Check if the tool and correct version are already installed in the DE by following the steps below.

  • Log in to the Discovery Environment by going to https://de.cyverse.org/de/, entering your CyVerse username and password, and clicking LOGIN. If you have not already done so, you will need to sign up for a CyVerse account.
  • Click the Apps window to open the Apps window.
  • Click the Manage Tools button on the top-right of the Apps window.
  • In the search tools field, enter the first few letters of the tool name and then click enter.
  • If the tool is available then you can skip to skip to step 3 for creating a UI for that tool.

If the tool is not available in DE then do the following:

  • Click open the Tools tab in Manage Tools window and then click Add tools button

  • Then enter the fields about your tool and then click “Ok”.

    • Tool Name: It should be the name of the tool. For example “tensorflow_image_classifier”.
    • Description: A short Description about the tool. For example “Tensorflow image classifier”.
    • Version: What is the version number of the tool. For example “1.0”.
    • Image name: Name of the Docker image on dockerhub or quay.io. For example “upendradevisetty/tensorflow_image_classifier”.
    • Tag: What is the tag of your Docker image. This is optional but is highly recommended. If non specified, it will pull the default tag latest. If the latest tag is not avaiable the tool integration will fail. For example “1.0”
    • Entrypoint: Do you want a entrypoint for your Docker image? This optional.
    • Docker Hub URL: URL of the Dockerhub docker image. Option but is recommended. In this example “”.

img_building_1

  • If there is no error message, you have successfully integrated the tool.

4. Create an App UI for the tool in DE

Once the Dockerized tool is added, you can create the app UI for the tool. The Create App window consists of four distinct sections:

  • The first section contains the different app items that can be added to your interface. To add an app item, select the one to use (hover over the object name for a brief description) and drag it into position in the middle section.
  • The second section is the landing place for the objects you dragged and dropped from the left section, and it updates to display how the app will look when presented to a user.
  • The third section (Details) displays all of the available properties for the selected item. As you customize the app in this section, the middle section updates dynamically so you can see how it will look and act.
  • Finally, the fourth section at the bottom (Command line view) contains the command-line commands for the current item’s properties. As you update the properties in the Details section, the command-line view updates as well to let you make sure that you are passing the correct arguments in the correct order.

img_building_4

Note

Creating a new app interface requires that you know how to use the tool. With that knowledge, you create the interface according to how you want options to be displayed to a user.

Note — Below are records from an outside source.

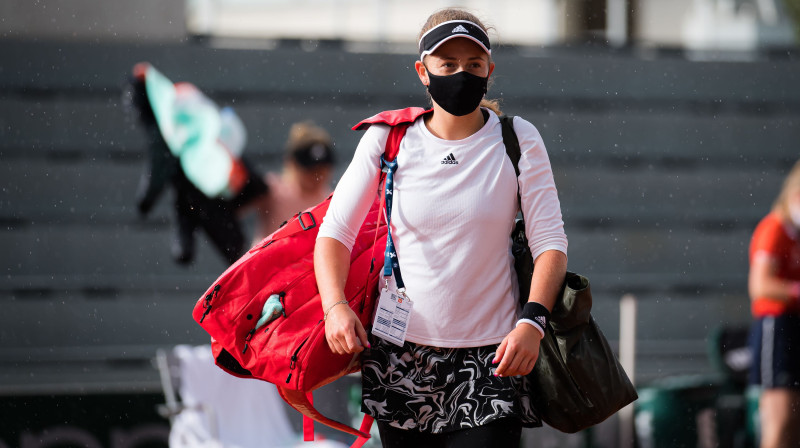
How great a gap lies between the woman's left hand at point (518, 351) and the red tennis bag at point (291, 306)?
1.27 feet

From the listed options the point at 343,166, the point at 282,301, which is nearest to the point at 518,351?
the point at 282,301

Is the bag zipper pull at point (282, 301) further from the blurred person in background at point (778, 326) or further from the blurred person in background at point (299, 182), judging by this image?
the blurred person in background at point (778, 326)

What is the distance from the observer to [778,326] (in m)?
5.05

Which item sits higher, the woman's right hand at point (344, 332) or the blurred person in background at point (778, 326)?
the woman's right hand at point (344, 332)

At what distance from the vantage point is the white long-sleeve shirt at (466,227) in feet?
6.83

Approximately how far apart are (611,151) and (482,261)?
6495 millimetres

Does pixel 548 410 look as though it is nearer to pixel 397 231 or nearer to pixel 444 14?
pixel 397 231

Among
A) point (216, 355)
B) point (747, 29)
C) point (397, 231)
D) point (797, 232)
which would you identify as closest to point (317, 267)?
point (397, 231)

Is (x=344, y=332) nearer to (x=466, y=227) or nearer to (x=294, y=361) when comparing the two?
(x=294, y=361)

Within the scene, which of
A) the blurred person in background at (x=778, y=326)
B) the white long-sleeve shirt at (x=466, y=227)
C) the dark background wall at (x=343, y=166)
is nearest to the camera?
the white long-sleeve shirt at (x=466, y=227)

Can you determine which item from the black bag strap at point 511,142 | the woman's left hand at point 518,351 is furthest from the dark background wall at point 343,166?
the woman's left hand at point 518,351

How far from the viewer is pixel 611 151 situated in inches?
328

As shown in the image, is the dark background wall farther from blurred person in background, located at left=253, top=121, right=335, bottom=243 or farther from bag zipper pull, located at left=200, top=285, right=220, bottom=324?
bag zipper pull, located at left=200, top=285, right=220, bottom=324

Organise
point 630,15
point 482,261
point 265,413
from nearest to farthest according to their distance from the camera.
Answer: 1. point 482,261
2. point 265,413
3. point 630,15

Here is an example of the Tensorflow image classifier - 1.0 app UI in DE

img_building_3

5. Test the app using appropriate test data in DE

After creating the new app according to your design, test your app in the Your Apps under development folder in the DE using appropriate test data to make sure it works properly.

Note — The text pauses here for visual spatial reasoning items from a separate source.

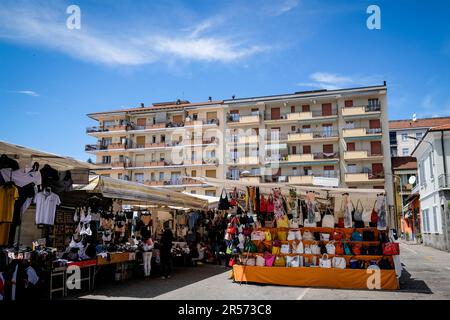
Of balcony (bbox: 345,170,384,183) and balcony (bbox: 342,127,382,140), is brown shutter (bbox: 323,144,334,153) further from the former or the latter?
balcony (bbox: 345,170,384,183)

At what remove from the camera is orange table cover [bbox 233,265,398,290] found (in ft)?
32.6

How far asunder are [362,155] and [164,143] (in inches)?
960

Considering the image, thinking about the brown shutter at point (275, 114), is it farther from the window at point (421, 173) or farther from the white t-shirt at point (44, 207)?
the white t-shirt at point (44, 207)

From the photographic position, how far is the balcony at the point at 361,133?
4262cm

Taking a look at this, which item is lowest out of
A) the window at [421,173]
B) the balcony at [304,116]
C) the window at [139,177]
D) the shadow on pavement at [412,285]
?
the shadow on pavement at [412,285]

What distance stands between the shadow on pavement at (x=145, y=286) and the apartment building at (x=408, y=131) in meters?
58.0

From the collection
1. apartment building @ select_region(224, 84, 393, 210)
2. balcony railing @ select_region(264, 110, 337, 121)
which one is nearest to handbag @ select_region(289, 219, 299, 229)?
apartment building @ select_region(224, 84, 393, 210)

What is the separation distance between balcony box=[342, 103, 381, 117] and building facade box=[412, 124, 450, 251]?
14223 millimetres

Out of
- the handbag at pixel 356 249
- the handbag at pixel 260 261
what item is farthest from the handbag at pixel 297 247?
the handbag at pixel 356 249

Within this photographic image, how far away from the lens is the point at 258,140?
4669 cm

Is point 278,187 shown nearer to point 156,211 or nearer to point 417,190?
point 156,211

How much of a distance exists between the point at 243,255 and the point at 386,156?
3611 centimetres

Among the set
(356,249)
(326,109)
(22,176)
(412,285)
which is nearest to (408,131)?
(326,109)
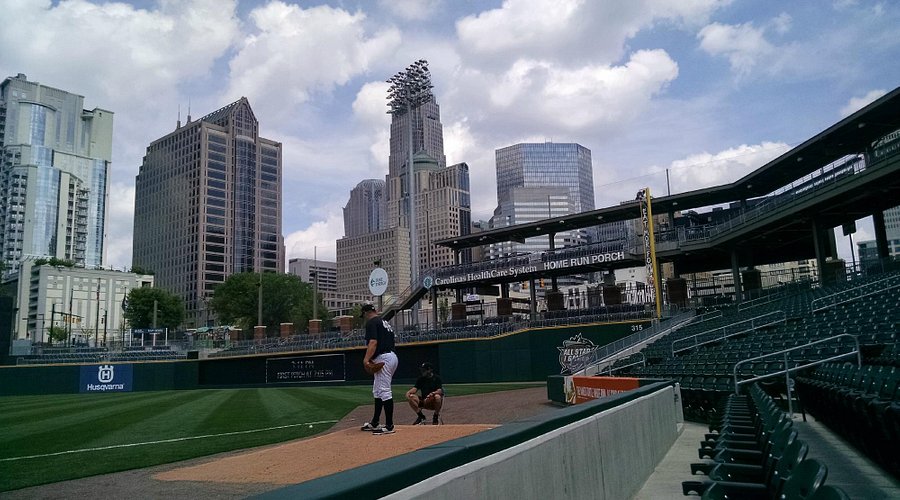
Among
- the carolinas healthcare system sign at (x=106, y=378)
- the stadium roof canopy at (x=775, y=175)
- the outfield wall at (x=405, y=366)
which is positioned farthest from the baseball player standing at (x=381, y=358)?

For testing, we’ll use the the same image that we used earlier.

img_building_9

  1. First open the Tensorflow image classifier - 1.0 app in the app window

img_building_5

  1. Next browse the test file in the app and click launch analysis

img_building_6

  1. After the analysis is completed, open the folder and check to see if the image classifier correctly predicts

img_building_8

Congrats!!! It works. The image classifier correctly predicts that the image is a daisy..

  • If your app works the way you expect it to you can share your app or make the app public
  • If your app doesn’t work, then you may need to make changes to the app UI or you need to make changes to your Docker image. If you make changes to the Docker image, then you don’t need to create a new app UI again as the Docker image updates will be propagated automatically.